She had turned towards me and I could see her face now in the moonlight. For a brief instant the child had returned. We were twelve again. We were kids who played near the shores and picked up sand dollars and put stranded starfish back into the pools. Then it was gone, and she was Gwen, the older one who dazzled in sunlight and walked in grace.

“What were you doing?” I asked.

She didn't say a thing. Her eyes had swallowed me. She dropped the jacket now and slowly stood up, inches from where I knelt. She stood full before me now, the moon at my back, and I could understand that she wanted me to see more than just her beauty. Her breasts were round and full, magnetic above my face, and the skin over her stomach was smooth and taut. It was like the smooth morning sun on the skin of the horizon when the sea has gone perfectly still. I could tell by the way she placed her hands on either side of her stomach that she was trying to tell me something. Still stunned by the intensity of the moment, I leaped to the portent. Remembered the talk at school. I had never heard the words myself from Burnet, only the jokes, the rumours.

My hands seemed to move of their own accord as they reached out and touched those two delicate hands. Leaning forward with what I thought could be my final breath on earth, I rested my head gently against her beautiful belly and then kissed her just above the navel. I could feel her shake with a spasm of sobbing and heard her begin to cry but I
didn't move, didn't let go. Kneeling there on the wet sand and getting to know this mysterious, dangerous girl for the second time in my life, I whispered,
It's all right. Everything is going to turn out just fine.

There was nothing more to be said that night. Things
were
going to be all right. I knew it and I knew that I would somehow take charge of this situation.
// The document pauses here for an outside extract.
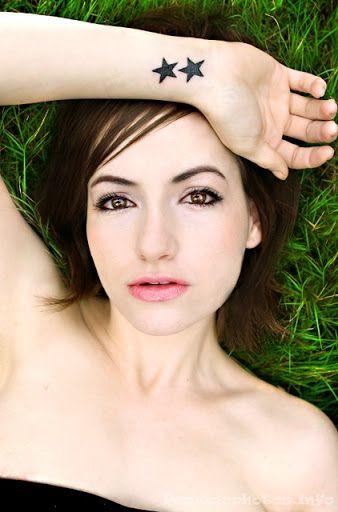 Beautiful woman star tattoo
The old Ian, the rescuer of dead grandfathers, would make something good come out of this. I was filled with a sense of responsibility and necessity and returned to the land of the living.
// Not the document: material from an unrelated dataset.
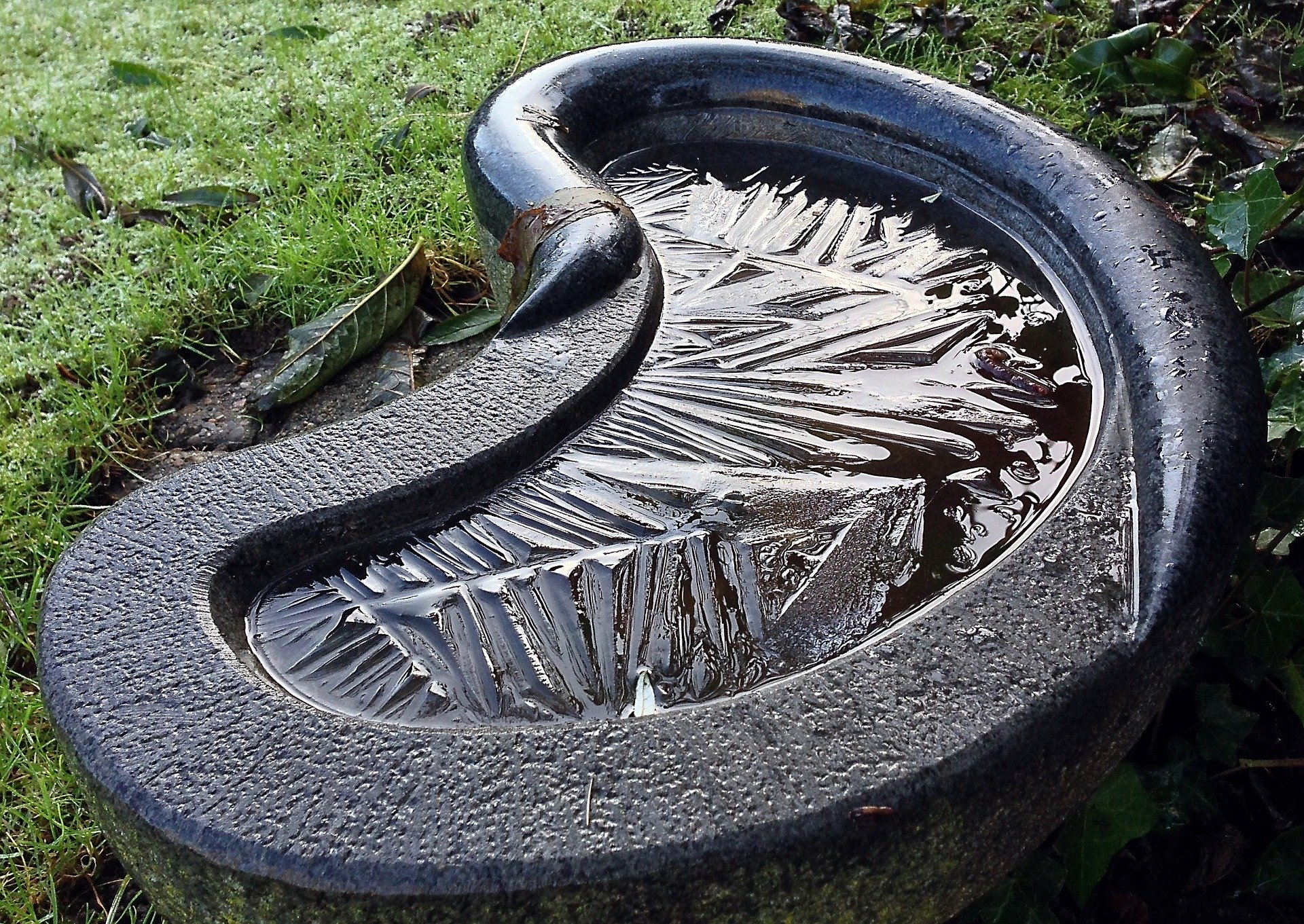 Concrete birdbath with modern design.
In the days that followed, Gwen and I walked to the bus together. We talked in soft serious tones in a language that was different from the rattle of nonsense spoken by our peers. And we met at night, out along the same sandy cove, where we walked and we talked.

“It was my idea,” she said. “I could have told Burnet no, but I wanted him.”

I was probably the stupidest kid my age in the world when it came to matters of sex. Sure, I thought about it. I knew other guys who bragged, including Burnet, but in my company he had never said anything about Gwen. Yet I had believed I understood what sex was all about. I was a kind of romantic pervert, I suppose. I ached for love. I ached to be
in
love and my mind was fixed on Gwen. If I had thought of having sex with her, it was always because that would be the natural thing so closely tied in with that deeper feeling. The other guys spoke about sex so differently — “fuck ‘em and forget ‘em” was a sort of macho anthem that I heard over and over. The code of the male destroyer. Only this time Burnet the destroyer was also the creator.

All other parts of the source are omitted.